Thank God for the ever-delicious Ian McKellen, who gives a secure and entertaining performance as Gandalf the Grey, and the great Andy Serkis, who blows everyone else out of the water as a motion-capture Gollum. The “Riddles in the Dark” sequence is the highpoint of Jackson’s movie, in which the CGI effects and sound and fury are mercifully switched off, and we’re allowed to focus on the deadly battle of wits between Bilbo and Gollum. It’s edgy, funny, nail-biting stuff, and a merciful break from what the New York Times refers to as Jackson’s “cinematic maximalism”. The scene works best, I think, by not needing to explain itself completely. For those who’ve watched the LOTR movies, they’ll know that Gollum is a major character and that the invisibility ring Bilbo steals from Gollum is in fact the evil One Ring that forms the main part of LOTR‘s narrative. Mercifully, Jackson resists the temptation to do yet another flashback to explain this to his audience, and instead lets the scene play out mostly as Tolkien wrote it.
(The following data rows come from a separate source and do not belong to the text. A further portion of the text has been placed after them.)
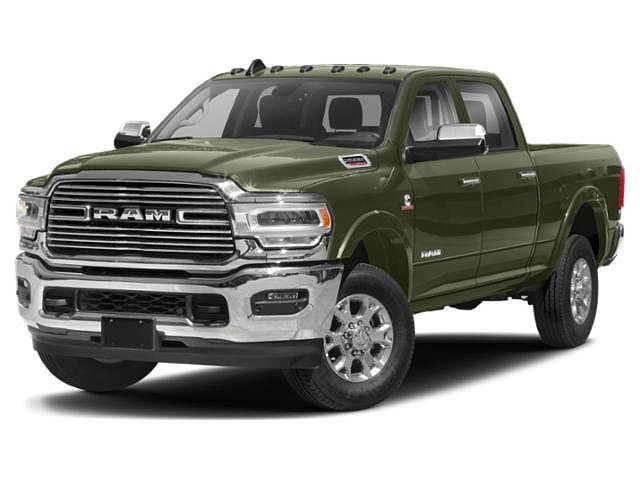 2021 RAM 2500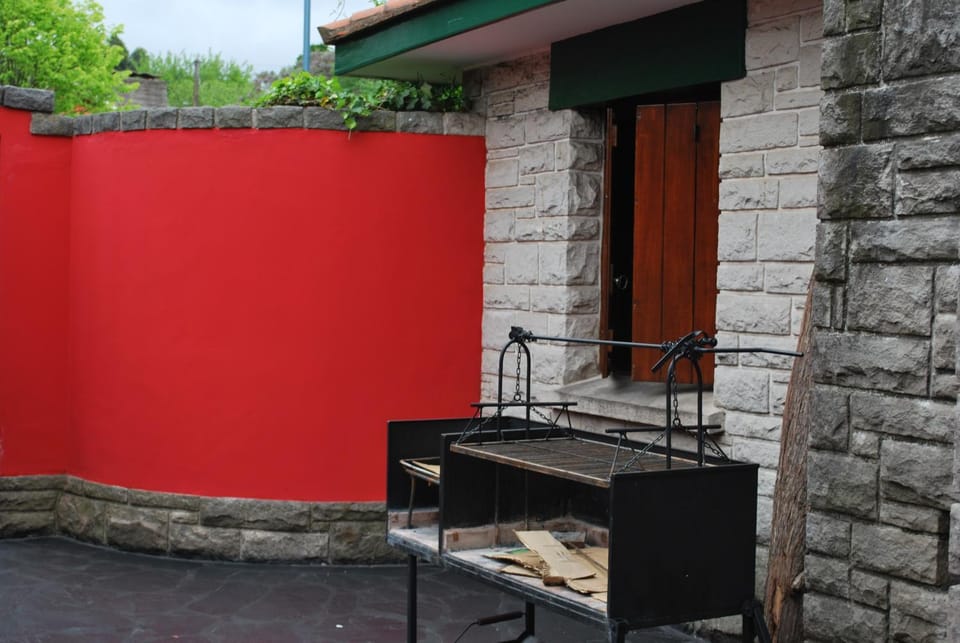 BBQ facilities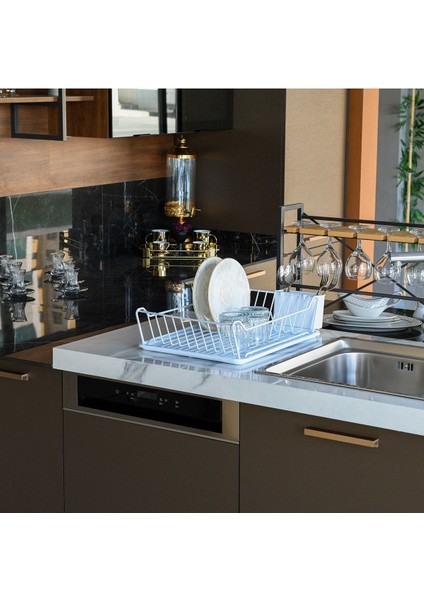 Paslanmaz Çelik Bulaşık Sepeti, Dayanıklı ve Şık Mutfak Gereciği modelleri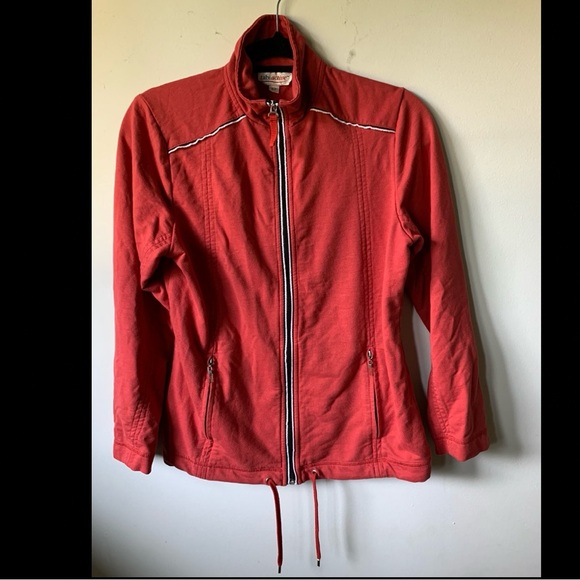 Athletic high collar sweater - Picture 1 of 3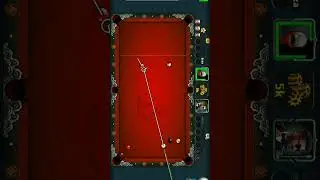 sekali jalan langsung habis👑 #billiard #8ballpool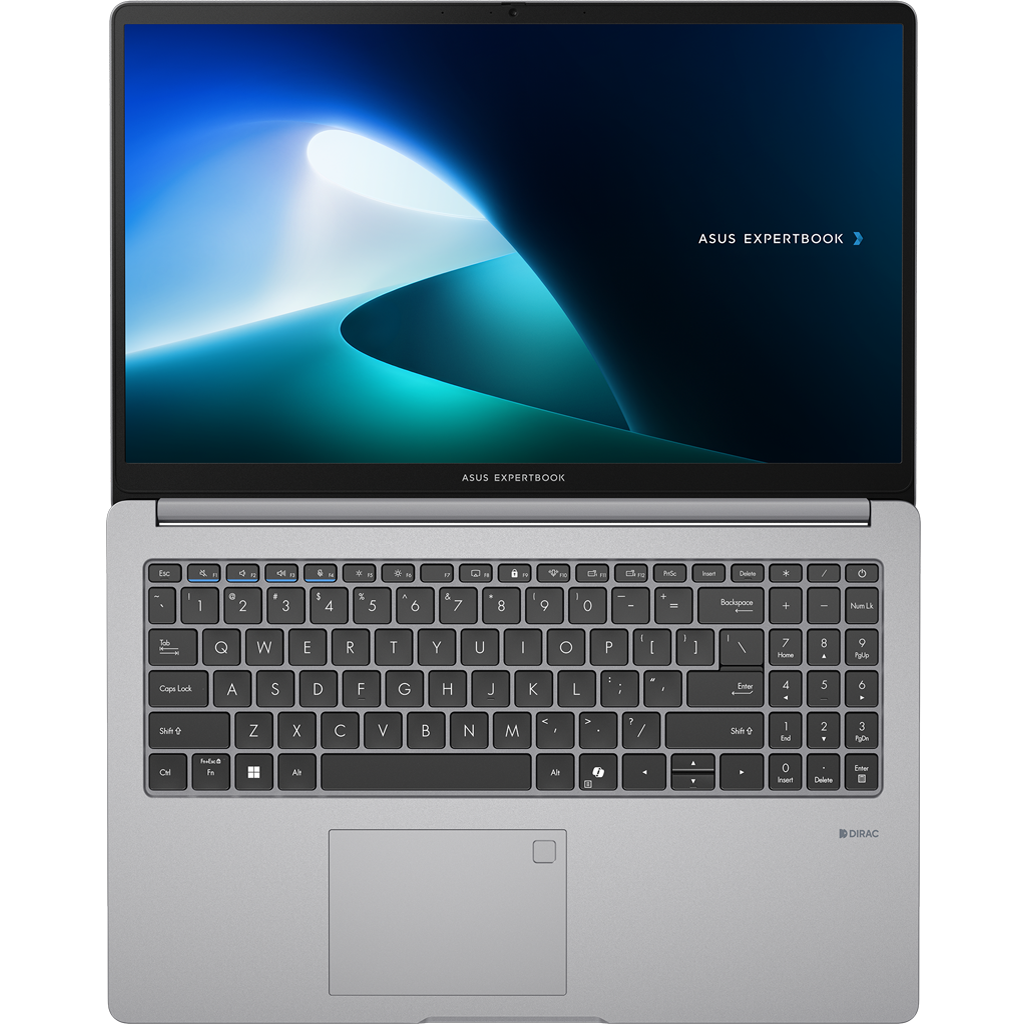 Laptop ASUS ExpertBook P1 P1503CVA-I716-63WS (i7-13620H | 16GB | 512GB | Intel UHD Graphics | 15.6' FHD | Win 11 + Office)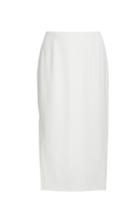 Dailylook Keepsake All You Need Pencil Skirt In Ivory Xs - Xl At Dailylook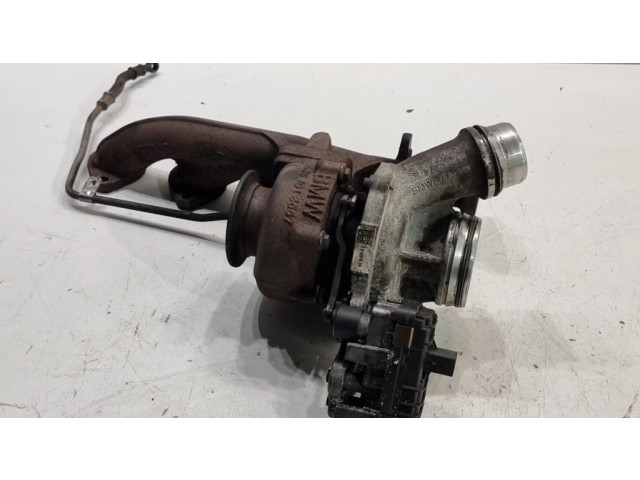 Турбина Mini One - Cooper Coupe R56 1.6 7812318, 54351013567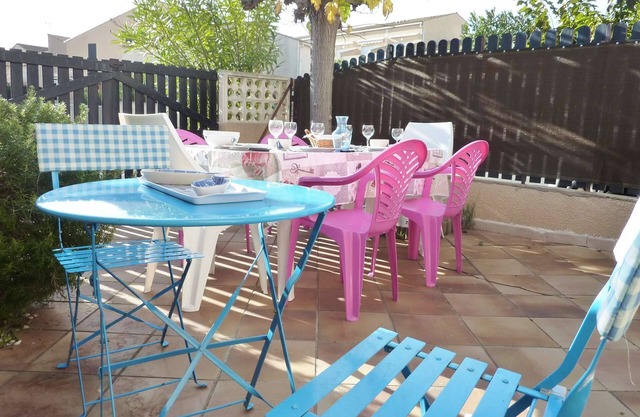 Casa de vacaciones con encanto para 5 personas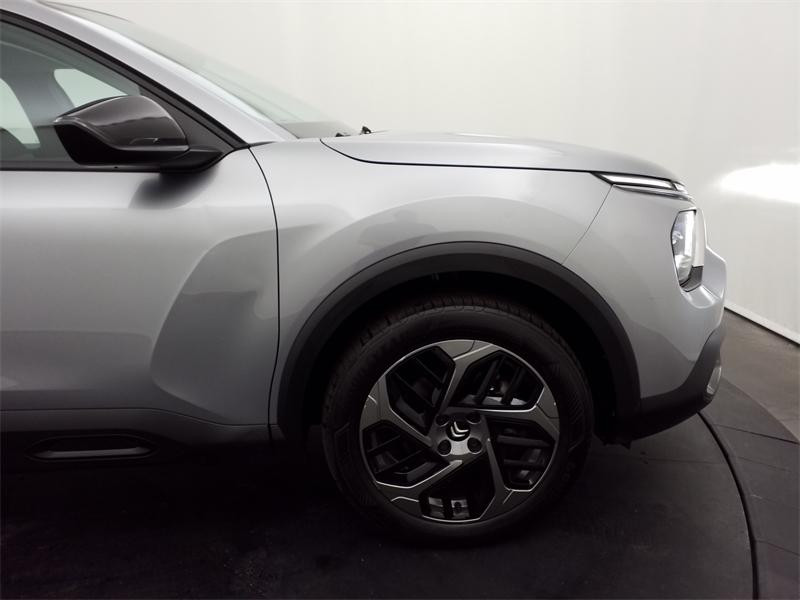 Used CITROEN C4 1.2 PureTech 130ch S&S PLUS 2024 Gris Platinium (M) - Toit Noir Perla € 15740 in Lesménils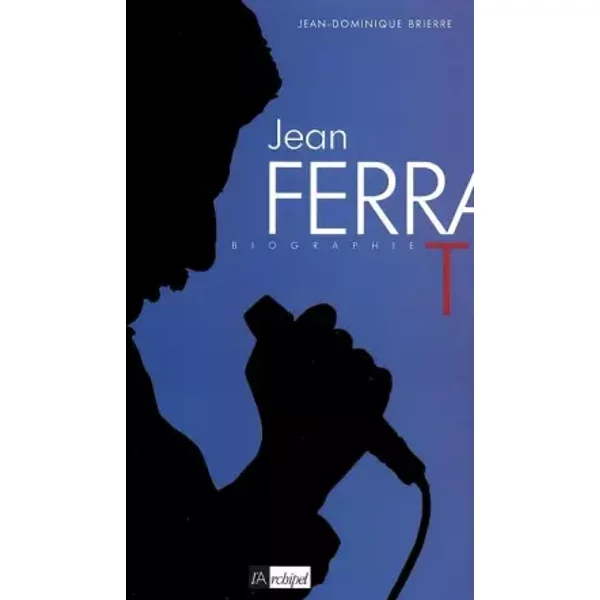 Jean Ferrat - Jean-Dominique Brierre-image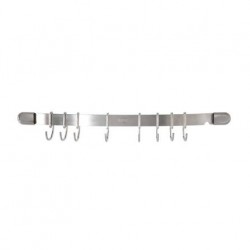 Barre de suspension +8 crochets DEBUYER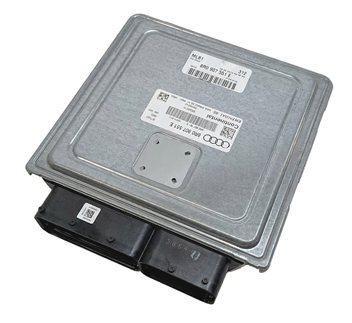 Thumbnail 11: 13-15 AUDI Q5 B8 8R 3.0L CTUC SUPER ENGINE ECM IMMOBILIZER BODY MODULE KEY SET/8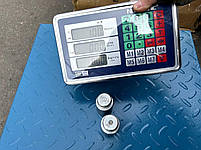 Бездротові електронні торговельні ваги Nocasonic до 600 кг Wi-Fi, фото 5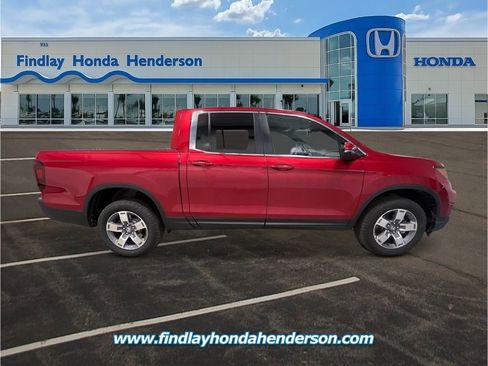 New 2026 Honda Ridgeline RTL image 8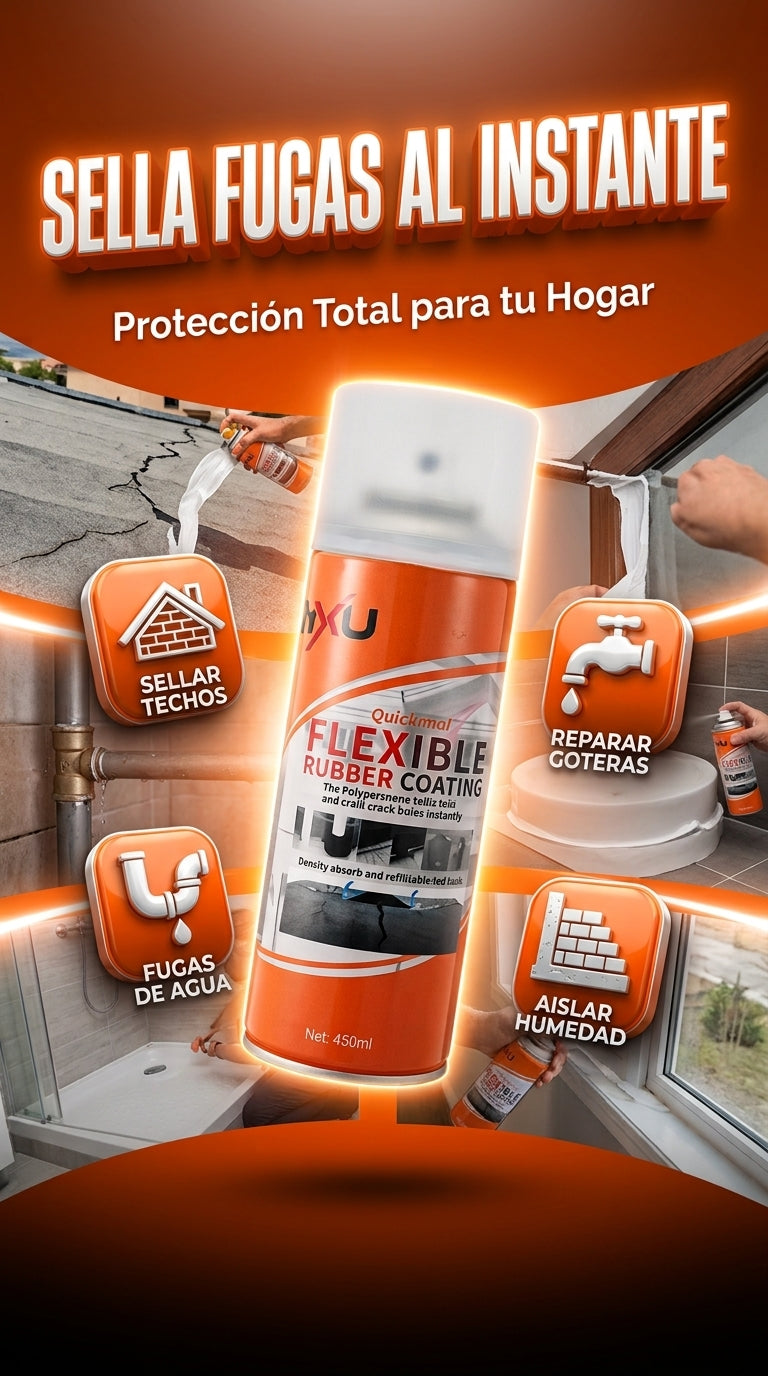 sellante en spray ultra potente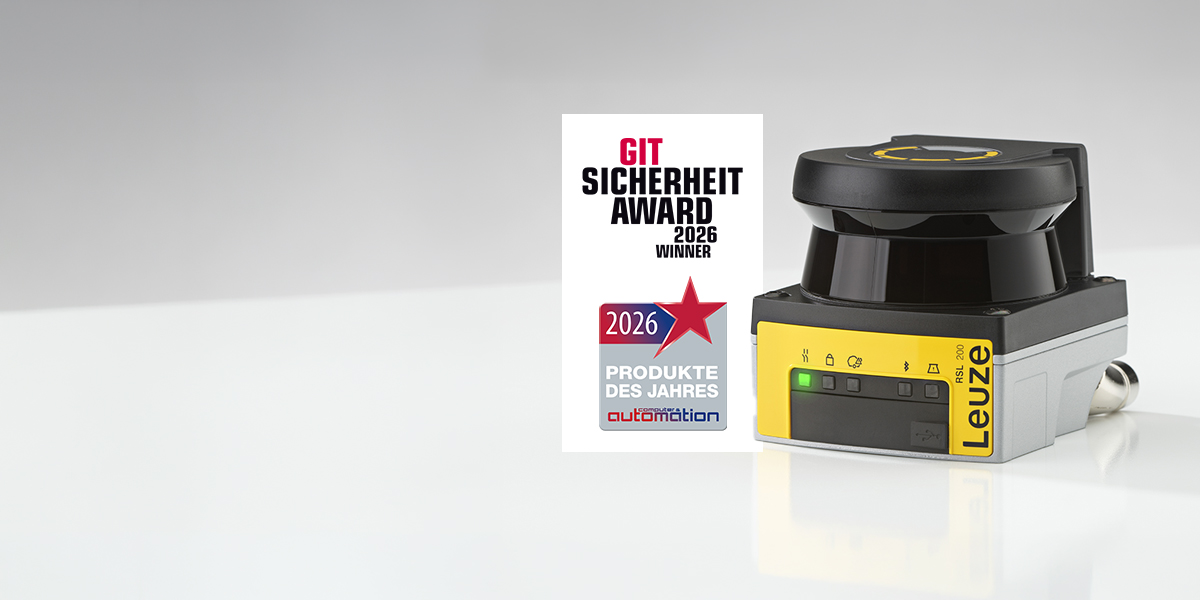 Erneuter Award-Gewinn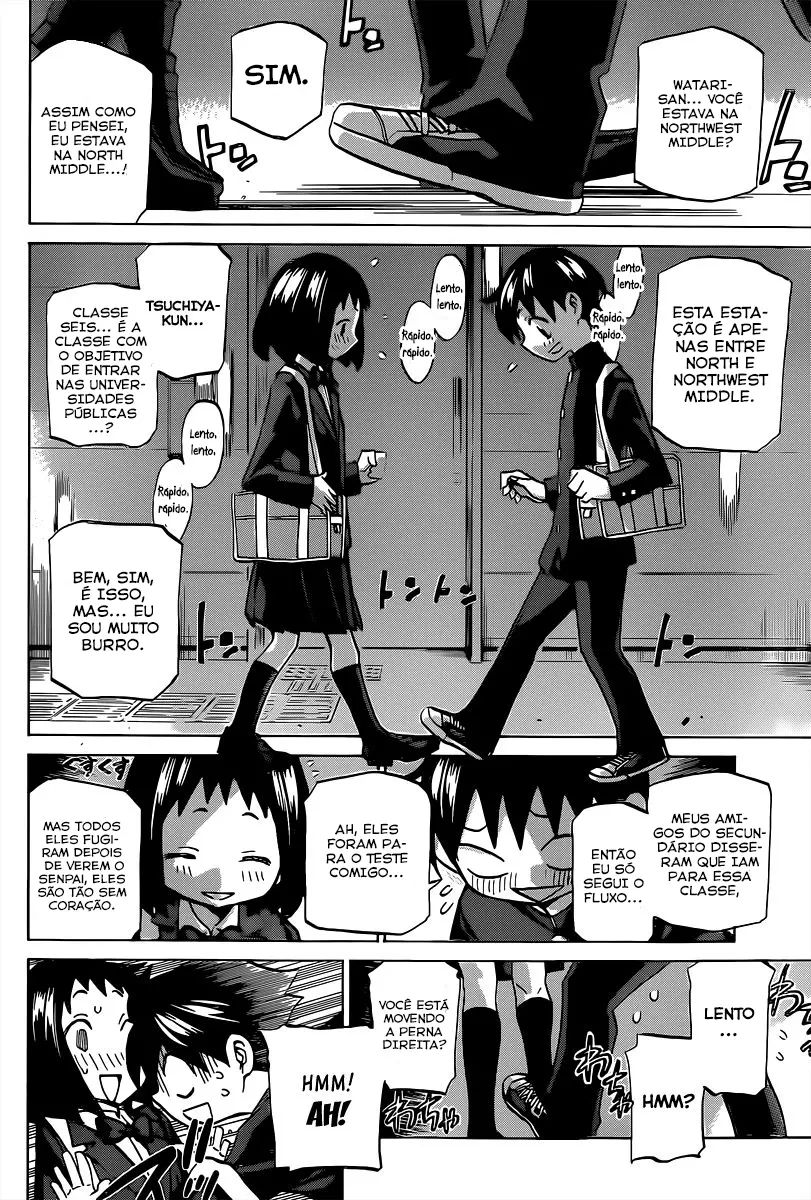 Sesuji wo Pin! to ~Shikakou Kyougi Dance-bu e Youkoso~ Se indireitando! 第23页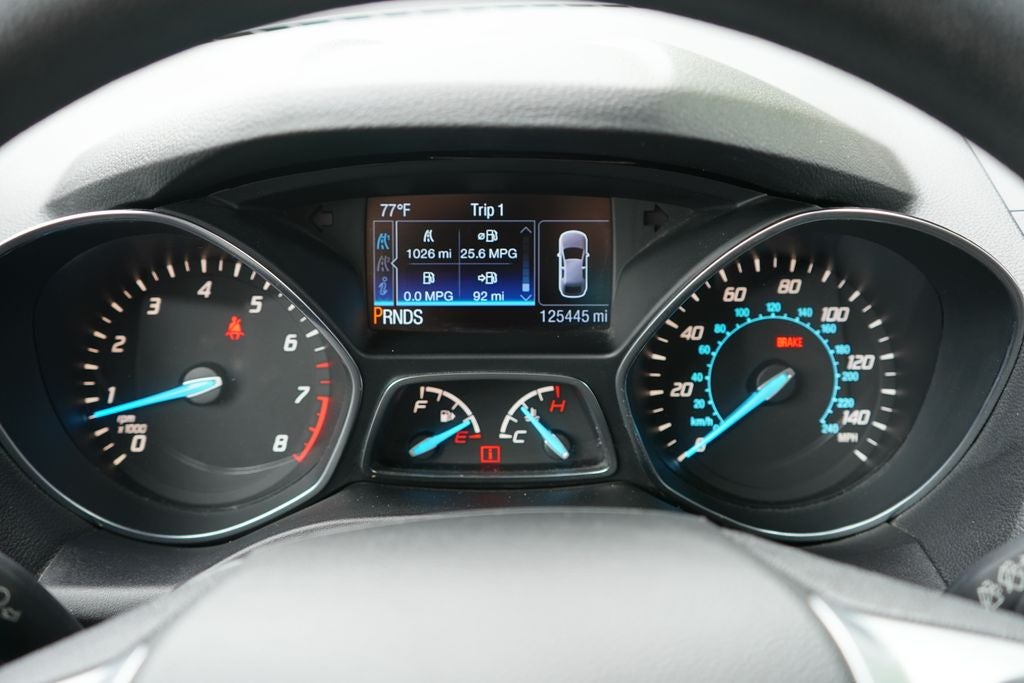 2015 Ford Escape SE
Alas, this restraint and subtlety isn’t to be seen anywhere else in the movie. The Hobbit‘s major failing is its Tolkien-geek need to explain and reference everything, to show rather than to suggest, and to leave very little to the imagination. As a result, the audience may be impressed and overwhelmed by the spectacle the movie presents, but this is at the expense of any sense of wonder at the mysteries of Tolkien’s Middle-earth.

The other big winner in the movie is, of course, the New Zealand landscape, which is rapturously photographed by Andrew Lesnie, and made me simultaneously homesick and grateful that I’m from such a stunningly beautiful country. Despite the lack of sensation in my rear end at the movie’s close, I made myself sit through all 10 minutes of the closing credits, to give a cheer to the thousands of Kiwis who worked on the project so passionately. Ka pai, you fullas.

No doubt I’ll be back at the end of the year to see the second movie, and if I’m still alive by the summer of 2014 I’ll wheel my walking frame into the cinema to see the finale – perhaps with some Deep Heat and smelling salts to apply at convenient moments during the proceedings. It’s the kind of thing the real Bilbo would do, you see – I’m sure he would approve.